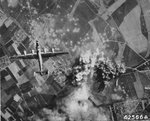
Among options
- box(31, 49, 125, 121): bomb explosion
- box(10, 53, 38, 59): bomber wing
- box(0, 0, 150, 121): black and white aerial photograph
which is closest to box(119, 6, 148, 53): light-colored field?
box(0, 0, 150, 121): black and white aerial photograph

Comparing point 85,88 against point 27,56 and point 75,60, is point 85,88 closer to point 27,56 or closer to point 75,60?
point 75,60

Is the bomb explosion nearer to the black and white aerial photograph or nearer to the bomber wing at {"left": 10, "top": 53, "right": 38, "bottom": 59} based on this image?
the black and white aerial photograph

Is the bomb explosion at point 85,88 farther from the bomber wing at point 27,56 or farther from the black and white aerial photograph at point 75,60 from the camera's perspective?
the bomber wing at point 27,56

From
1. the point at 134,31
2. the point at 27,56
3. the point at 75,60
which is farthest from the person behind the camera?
the point at 75,60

○ ○ ○ ○

• Given problem:
Print the entries above word for word, starting at the line that contains "Is the bomb explosion nearer" and ending with the last line of the entries.

• Task result:
Is the bomb explosion nearer to the black and white aerial photograph or nearer to the bomber wing at {"left": 10, "top": 53, "right": 38, "bottom": 59} based on this image?
the black and white aerial photograph

Is the bomb explosion at point 85,88 farther from the bomber wing at point 27,56 or farther from the black and white aerial photograph at point 75,60 from the camera's perspective?
the bomber wing at point 27,56

From
1. the point at 134,31
2. the point at 27,56
3. the point at 75,60
which is farthest from the person behind the camera?
the point at 75,60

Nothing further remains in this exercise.